Эстетическое чувство, разогретое римским воздухом, приблизило Гоголя и к католицизму. Об этих симпатиях нашего писателя говорилось нередко, и его восторгу перед Римом, а также и некоторым его недружелюбным словам, сказанным по адресу России, придавали иногда смысл более глубокий, чем они на самом деле имели. Писателя заподозрили в тяготении к католичеству. Это едва ли верно.
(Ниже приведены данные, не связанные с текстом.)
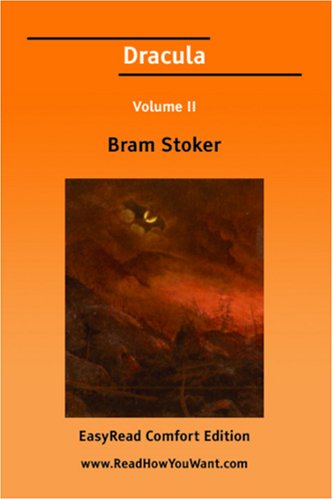 Dracula Volume II [EasyRead Comfort Edition] (9781425037857) by Bram Stoker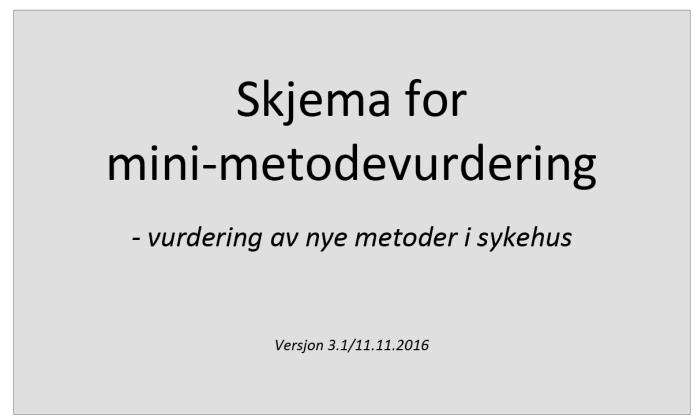 «Helseøkonomi» i mini-metodevurdering Formålet med den økonomiske vurderingen er todelt: - Beskrive endring i ressurser/kostnader som ny metode faktisk legger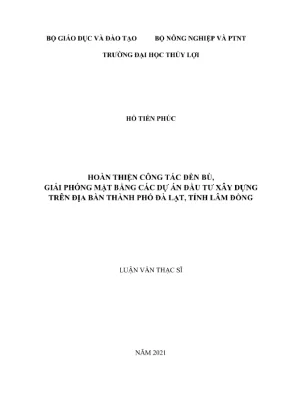 Luận văn thạc sĩ quản lý xây dựng hoàn thiện công tác đền bù giải phóng mặt bằng các dự án đầu tư xây dựng trên địa bàn thành phố đà lạt tỉnh lâm đồng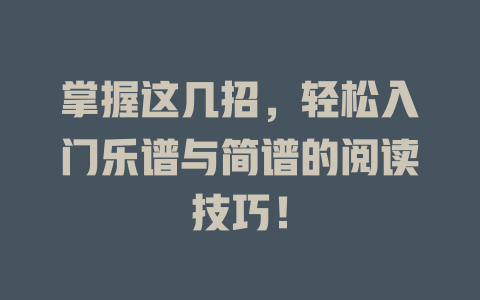 掌握这几招,轻松入门乐谱与简谱的阅读技巧!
Он оставался православным, хотя как поэт и мог себе позволить восторженные возгласы во славу красоты католических соборов и обрядов. Когда он, например, говорил в 1838 году, что «только в одном Риме молятся, а в других местах показывают только вид, что молятся», что молитва только в Риме на своем месте, а в Париже, Лондоне и Петербурге она все равно что на рынке, то из этих слов можно сделать только один вывод – а именно, что в нашем авторе, как в поэте, религиозное чувство пробуждалось под сенью католического храма, который, как известно, почти всегда храм искусства. О догме, которая под этой сенью проповедовалась, Гоголь в то время (1837) думал мало и судил о ней весьма поверхностно, если верить тому, что он писал своей матери, которая была очень озабочена его хождением по католическим церквам. «Насчет моих чувств и мыслей об этом вы правы, что спорили с другими, что я не переменю обрядов своей религии, – писал он ей [213]. – Это совершенно справедливо, потому что как религия наша, так и католическая, совершенно одно и то же, и потому совершенно нет надобности переменять одну на другую. Та и другая истинна; та и другая признает одного и того же Спасителя нашего, одну и ту же Божественную премудрость, посетившую некогда нашу землю…» Если в этих словах нельзя узнать ревностного православного, то нельзя подметить и никакого тяготения к католицизму… Возможно, однако, что Гоголь потому так наивно говорил об этом серьезном вопросе, что хотел успокоить свою мать, для которой серьезный разговор об отличии вероисповеданий был бы малоинтересен. Во всяком случае, по тем данным, которые имеются, можно говорить лишь о поэтическом восхищении Гоголя обрядовой стороной католицизма; на более тесное сближение с католиками Гоголь не шел, хотя они и делали шаги, чтобы привлечь его на свою сторону [214].